Scripting of individual (independant) objects in parallel would be one of the more likely candidates where parallelism will work well (much more reading of shared data than writing.... message passing with Lockless FIFO , etc..)
The independant nature would allow staying away from fine-grained parallelisms where incessant use of locks becomes too much overhead.
The simulation in a game is usually a lockstep turnwise update-digest-change cycle and its already a given that an 'object' will maintain its own local world representation data.
There are also background processes which can be allocated 'extra' cpu cycles when primary task are quickly completed -- a 'many-core' system gives you even more capability/flexibility to load-level and still keep to a regular cyle.



The main worry I have with an architecture of this kind is -- will it have enough 'fine' memory bandwidth to do the very random memory acesses (a word of attribute data fetched or a tree/link list traversed usually causes a sequence of memory accesses with no close locality -- reading a new cache row constantly with very high cache miss rates...). With 32 CPUs all doing this in paralle Im not sure how well the one main memory controller can keep up.. Even with fast thread switching (waiting on mem reads and doing something else briefly that data IS in the cache for). If the second threads task is similar, now you will have 2X the demand for the memory controller to service.
Maybe with heavy used of fuzzy-logic to add a bit of number crunching to lessen the data accesses... but is it enough to lower cache miss rates and prevent most of the cores from being idle alot of the time??

[Edited by - wodinoneeye on July 26, 2008 8:12:53 PM]
--------------------------------------------[size="1"]Ratings are Opinion, not Fact
Quote:Original post by wodinoneeye

From what Ive seen so far of Intel's Larrabee, it may be very useful in AI applications. The chip which allegedly will start being produced late this year is to have 16 or 32 P5 2Ghz CPU cores on it (each with its own L1 cache).
Intel plans to initially use them as GPUs, but as each processor is capable of 'atomic' (non-ganged) operations they should be able to run independant programs.

AI in games could easily be increased magnitudes to get away from the mannikin-like or limited choreographed scripted NPCs/Monsters/Opponents. Simultaneously running 32 AI scripts would allow more complex/longer/deeper behaviors. Planners and task driven AI methods would be more doable (these often call for alot of evaluation of parallel solutions where only one gets picked as 'best') or doing numerous pattern matchings to classify a changing situation.
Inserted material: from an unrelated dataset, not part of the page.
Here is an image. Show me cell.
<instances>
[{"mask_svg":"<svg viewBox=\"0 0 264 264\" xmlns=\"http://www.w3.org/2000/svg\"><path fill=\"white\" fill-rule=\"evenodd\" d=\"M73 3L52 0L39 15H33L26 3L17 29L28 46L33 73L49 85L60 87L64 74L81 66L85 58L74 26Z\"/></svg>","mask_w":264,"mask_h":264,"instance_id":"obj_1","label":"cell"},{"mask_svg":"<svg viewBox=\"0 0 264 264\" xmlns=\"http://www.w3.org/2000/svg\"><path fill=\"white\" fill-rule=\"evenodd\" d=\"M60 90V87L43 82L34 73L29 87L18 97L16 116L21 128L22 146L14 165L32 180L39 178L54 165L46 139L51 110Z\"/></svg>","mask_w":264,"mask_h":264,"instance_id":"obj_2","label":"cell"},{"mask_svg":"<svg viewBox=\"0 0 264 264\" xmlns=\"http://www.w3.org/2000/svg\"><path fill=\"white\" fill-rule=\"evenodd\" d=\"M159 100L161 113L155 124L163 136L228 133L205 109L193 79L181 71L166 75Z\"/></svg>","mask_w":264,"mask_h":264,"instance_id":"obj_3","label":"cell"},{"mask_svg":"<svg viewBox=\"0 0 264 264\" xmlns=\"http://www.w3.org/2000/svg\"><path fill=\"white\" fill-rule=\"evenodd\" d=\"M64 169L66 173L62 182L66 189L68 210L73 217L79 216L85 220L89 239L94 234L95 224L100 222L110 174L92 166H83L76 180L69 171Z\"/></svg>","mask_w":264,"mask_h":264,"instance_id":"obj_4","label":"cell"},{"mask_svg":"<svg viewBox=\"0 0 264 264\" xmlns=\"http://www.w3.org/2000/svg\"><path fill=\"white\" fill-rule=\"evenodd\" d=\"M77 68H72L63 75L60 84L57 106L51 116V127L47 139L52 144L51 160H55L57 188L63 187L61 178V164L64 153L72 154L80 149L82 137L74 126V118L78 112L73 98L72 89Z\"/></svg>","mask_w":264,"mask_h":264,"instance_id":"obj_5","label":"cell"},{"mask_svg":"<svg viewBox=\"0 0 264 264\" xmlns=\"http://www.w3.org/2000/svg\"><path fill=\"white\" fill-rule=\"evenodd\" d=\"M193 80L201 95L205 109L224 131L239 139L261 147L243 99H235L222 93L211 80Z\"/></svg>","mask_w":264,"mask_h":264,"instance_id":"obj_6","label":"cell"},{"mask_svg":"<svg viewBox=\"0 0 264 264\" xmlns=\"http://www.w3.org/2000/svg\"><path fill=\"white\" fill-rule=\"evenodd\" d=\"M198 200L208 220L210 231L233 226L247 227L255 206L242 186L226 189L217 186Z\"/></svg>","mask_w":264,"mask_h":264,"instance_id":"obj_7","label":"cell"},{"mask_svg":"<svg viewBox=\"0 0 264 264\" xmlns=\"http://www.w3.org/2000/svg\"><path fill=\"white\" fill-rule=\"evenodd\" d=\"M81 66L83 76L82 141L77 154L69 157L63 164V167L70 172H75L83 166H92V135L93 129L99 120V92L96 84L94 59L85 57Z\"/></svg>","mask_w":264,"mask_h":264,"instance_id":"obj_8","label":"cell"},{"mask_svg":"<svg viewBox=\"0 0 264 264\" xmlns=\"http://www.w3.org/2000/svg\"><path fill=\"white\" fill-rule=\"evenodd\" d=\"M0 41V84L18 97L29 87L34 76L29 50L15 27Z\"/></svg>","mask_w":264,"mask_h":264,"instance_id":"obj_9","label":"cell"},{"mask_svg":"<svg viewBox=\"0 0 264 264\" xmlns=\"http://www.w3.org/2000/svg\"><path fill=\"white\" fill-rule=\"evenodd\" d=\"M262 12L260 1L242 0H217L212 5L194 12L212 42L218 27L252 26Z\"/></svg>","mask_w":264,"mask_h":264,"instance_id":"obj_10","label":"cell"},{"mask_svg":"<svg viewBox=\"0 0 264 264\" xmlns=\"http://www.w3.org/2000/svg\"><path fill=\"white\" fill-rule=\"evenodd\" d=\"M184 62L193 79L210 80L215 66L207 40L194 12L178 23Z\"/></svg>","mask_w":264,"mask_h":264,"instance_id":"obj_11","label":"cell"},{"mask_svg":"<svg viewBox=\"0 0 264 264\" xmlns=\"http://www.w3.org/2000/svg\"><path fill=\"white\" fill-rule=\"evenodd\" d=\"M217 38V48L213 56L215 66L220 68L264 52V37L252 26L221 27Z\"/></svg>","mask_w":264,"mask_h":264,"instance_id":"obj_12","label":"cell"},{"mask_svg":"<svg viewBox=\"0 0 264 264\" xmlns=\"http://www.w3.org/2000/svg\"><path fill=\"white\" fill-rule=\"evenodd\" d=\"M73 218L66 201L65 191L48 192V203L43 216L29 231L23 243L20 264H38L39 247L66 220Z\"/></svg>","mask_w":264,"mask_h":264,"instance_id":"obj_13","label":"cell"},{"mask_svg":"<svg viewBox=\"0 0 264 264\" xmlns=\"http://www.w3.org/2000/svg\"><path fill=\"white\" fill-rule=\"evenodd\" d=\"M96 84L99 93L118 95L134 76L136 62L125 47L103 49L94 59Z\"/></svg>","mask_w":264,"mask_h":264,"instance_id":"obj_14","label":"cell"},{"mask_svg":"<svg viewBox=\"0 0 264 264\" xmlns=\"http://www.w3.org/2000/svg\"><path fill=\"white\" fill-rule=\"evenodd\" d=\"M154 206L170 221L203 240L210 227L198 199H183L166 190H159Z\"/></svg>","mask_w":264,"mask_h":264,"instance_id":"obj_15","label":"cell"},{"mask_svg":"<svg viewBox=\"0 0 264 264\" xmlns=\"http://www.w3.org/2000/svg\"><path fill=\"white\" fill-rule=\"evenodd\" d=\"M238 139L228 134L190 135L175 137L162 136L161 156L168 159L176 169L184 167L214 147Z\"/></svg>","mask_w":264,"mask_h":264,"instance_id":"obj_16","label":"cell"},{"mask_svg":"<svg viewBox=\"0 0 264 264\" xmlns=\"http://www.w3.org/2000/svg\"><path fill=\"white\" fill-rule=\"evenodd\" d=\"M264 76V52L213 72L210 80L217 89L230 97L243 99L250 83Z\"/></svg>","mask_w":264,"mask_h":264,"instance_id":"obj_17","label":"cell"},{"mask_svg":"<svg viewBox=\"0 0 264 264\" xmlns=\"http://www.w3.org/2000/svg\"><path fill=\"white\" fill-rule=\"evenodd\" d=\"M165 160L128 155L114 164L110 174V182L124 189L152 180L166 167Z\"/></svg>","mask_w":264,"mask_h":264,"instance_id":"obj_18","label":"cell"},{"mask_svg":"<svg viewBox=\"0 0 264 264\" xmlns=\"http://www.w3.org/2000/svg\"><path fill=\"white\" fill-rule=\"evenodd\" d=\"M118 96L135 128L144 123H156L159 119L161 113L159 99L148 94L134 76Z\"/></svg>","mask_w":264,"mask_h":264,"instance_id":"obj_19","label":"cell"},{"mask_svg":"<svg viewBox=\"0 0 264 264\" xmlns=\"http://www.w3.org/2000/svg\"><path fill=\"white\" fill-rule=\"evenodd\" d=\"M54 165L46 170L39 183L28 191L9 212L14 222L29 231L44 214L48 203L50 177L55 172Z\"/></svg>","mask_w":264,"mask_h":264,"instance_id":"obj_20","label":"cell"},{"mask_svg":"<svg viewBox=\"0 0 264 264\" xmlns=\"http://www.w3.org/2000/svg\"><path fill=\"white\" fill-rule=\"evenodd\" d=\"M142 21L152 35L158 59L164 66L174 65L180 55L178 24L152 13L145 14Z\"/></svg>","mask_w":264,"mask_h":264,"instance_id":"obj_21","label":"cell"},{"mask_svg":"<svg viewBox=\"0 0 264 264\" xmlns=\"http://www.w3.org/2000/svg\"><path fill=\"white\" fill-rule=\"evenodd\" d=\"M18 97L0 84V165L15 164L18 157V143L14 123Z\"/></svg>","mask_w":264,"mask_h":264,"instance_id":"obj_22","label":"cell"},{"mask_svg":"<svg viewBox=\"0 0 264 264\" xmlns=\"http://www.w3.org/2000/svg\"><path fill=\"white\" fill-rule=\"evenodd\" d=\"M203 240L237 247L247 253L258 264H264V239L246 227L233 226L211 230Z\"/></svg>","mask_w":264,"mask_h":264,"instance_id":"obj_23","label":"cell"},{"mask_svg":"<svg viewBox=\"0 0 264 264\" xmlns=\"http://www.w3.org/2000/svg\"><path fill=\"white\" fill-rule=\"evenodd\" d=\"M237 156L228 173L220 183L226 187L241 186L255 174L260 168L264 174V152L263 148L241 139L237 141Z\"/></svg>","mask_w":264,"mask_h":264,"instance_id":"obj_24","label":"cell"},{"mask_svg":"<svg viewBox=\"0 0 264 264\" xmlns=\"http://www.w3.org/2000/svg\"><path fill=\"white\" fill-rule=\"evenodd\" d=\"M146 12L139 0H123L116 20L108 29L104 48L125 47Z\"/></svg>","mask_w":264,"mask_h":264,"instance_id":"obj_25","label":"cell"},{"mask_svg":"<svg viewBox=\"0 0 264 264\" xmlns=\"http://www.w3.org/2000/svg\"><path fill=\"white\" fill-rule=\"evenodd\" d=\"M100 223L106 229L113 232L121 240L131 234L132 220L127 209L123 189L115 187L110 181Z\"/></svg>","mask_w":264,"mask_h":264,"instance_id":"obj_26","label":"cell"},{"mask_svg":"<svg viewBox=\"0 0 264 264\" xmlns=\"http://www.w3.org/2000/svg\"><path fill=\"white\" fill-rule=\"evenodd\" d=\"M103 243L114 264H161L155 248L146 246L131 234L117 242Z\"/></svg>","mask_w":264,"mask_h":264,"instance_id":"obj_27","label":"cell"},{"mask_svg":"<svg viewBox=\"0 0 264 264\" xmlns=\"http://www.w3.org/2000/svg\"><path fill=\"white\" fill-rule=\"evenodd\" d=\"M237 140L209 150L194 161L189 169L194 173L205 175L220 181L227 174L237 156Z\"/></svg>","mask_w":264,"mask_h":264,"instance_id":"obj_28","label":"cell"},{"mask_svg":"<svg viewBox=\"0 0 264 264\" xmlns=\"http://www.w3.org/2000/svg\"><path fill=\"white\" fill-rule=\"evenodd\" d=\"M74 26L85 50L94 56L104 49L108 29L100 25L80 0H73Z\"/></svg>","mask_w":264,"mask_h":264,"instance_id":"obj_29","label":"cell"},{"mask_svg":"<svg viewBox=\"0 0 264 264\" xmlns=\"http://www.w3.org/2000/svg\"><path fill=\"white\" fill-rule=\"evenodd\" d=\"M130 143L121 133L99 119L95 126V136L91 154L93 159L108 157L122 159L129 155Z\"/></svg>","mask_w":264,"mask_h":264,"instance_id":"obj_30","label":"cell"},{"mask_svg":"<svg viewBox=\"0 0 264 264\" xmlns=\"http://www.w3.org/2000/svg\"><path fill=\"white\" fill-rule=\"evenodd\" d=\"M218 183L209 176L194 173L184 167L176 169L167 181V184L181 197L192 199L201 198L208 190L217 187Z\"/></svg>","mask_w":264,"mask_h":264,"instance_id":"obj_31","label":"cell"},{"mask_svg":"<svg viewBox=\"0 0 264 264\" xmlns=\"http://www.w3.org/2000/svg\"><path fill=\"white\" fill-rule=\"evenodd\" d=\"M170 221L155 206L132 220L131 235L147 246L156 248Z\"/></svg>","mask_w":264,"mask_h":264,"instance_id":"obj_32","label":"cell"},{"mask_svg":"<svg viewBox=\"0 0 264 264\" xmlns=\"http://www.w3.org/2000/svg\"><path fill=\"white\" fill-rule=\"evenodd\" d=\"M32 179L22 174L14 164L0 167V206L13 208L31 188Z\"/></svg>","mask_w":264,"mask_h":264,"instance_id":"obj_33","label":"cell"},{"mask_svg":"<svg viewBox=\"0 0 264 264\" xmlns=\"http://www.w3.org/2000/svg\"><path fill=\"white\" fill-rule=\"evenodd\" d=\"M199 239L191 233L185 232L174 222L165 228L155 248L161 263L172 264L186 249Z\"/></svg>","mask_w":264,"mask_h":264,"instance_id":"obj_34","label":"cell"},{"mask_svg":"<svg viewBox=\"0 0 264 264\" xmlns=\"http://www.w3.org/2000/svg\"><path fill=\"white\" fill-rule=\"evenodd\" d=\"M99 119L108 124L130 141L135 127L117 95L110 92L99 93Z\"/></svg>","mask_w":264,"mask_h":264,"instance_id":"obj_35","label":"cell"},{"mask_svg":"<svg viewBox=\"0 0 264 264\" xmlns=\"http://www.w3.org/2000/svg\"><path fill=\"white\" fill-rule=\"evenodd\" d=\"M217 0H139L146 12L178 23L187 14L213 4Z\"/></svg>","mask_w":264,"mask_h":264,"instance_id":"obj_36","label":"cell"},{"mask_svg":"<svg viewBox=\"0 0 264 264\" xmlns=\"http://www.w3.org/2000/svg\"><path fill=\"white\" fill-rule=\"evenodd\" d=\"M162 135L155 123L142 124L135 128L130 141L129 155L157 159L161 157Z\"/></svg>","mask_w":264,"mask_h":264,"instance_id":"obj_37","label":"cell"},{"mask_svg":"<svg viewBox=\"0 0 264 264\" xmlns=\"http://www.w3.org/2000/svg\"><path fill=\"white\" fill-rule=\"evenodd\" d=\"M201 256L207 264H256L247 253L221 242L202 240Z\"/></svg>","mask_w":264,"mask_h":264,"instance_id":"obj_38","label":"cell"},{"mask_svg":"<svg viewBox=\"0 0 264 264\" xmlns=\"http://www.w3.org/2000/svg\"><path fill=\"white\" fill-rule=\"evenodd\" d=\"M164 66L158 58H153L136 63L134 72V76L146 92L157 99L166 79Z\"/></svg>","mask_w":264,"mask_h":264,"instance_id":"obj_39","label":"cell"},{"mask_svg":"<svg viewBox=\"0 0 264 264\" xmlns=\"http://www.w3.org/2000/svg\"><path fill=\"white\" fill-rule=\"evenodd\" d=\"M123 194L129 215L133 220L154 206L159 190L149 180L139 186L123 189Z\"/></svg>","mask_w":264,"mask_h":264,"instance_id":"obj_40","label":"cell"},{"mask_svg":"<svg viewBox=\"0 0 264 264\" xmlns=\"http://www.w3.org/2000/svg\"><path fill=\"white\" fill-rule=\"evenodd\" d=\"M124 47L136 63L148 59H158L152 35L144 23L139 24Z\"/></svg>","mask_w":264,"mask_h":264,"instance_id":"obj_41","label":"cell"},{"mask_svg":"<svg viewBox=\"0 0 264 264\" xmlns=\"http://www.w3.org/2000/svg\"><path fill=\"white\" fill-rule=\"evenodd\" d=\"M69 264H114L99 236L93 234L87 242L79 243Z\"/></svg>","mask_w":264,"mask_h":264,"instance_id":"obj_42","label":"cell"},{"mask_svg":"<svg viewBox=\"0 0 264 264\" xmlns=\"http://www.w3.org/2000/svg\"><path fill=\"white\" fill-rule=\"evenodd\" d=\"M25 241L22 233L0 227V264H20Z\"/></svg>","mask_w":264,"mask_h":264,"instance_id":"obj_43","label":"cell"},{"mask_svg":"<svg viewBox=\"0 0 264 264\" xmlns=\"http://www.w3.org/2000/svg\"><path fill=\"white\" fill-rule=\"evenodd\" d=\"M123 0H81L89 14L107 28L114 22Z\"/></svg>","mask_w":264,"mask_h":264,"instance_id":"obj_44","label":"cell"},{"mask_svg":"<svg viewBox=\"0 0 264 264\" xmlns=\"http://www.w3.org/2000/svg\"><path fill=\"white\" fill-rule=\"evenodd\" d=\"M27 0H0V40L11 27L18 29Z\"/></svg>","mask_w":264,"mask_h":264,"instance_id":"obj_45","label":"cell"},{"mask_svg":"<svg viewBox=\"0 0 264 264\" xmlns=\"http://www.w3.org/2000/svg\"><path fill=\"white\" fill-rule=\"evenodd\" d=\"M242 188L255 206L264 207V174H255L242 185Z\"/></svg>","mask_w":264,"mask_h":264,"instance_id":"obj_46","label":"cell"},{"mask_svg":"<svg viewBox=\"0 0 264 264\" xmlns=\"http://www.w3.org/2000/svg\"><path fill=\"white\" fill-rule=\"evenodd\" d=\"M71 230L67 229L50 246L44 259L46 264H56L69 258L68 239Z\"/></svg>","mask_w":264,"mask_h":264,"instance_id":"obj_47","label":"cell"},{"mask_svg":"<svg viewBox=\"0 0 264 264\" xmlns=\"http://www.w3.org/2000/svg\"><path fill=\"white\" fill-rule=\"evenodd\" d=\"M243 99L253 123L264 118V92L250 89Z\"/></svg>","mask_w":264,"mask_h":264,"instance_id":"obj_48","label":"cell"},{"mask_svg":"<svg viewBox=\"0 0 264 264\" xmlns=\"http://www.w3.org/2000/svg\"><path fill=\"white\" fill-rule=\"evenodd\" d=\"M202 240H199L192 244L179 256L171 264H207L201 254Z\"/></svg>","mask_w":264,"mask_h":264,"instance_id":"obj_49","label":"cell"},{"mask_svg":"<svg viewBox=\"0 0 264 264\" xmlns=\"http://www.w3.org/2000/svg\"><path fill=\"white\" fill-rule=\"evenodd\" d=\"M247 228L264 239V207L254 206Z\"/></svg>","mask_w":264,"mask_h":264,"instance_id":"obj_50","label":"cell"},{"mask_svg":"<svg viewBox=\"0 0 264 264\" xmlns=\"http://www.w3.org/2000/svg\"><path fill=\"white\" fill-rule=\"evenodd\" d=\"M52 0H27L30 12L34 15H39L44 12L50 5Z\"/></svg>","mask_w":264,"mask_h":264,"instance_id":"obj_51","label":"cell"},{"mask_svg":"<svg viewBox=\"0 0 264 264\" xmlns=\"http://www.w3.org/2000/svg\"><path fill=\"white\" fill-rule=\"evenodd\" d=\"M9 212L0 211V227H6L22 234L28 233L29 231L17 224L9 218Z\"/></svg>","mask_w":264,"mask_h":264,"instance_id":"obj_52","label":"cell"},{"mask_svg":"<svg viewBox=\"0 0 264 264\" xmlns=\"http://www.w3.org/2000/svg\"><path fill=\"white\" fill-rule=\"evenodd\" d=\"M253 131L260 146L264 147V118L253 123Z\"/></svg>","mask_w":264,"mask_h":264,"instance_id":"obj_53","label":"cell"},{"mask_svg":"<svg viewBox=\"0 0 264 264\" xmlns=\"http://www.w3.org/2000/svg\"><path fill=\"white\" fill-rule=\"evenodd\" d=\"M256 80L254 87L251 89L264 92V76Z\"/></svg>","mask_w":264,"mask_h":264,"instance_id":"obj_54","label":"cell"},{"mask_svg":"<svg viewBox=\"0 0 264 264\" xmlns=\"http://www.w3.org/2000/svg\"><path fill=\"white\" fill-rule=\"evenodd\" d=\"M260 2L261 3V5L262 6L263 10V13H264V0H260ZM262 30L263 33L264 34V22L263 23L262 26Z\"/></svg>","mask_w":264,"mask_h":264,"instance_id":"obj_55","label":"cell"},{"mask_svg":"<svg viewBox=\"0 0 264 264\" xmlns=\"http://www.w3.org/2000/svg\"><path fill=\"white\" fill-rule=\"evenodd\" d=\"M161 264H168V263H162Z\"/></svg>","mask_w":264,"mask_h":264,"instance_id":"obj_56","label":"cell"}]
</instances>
One limitation may be the memory bandwidth. Some AI solutions search thru large data sets (the AI 'programming' itself is often really just script data).
32 data hungry cores would quickly overwhelm memory processing (even if they go to DDR5...) Trying to retain code in the cache space of each core might be difficult (how small can you fit a byte-code engine ???)
Intel is planning to use the Larrabee for graphics (to compete with Nvidia/ATI) so they must have some very high bandwidths, but AI requires much more random access than the typical GPU uses.

Physics processing also could make use of many-core architectures no doubt, and maybe with the added versatility there might be more likelyhood that we might have the add-on boards easily available ('cheap') so that they could be common for consumer grade gaming computers.


you've never programmed anything multithreaded in your life, have you?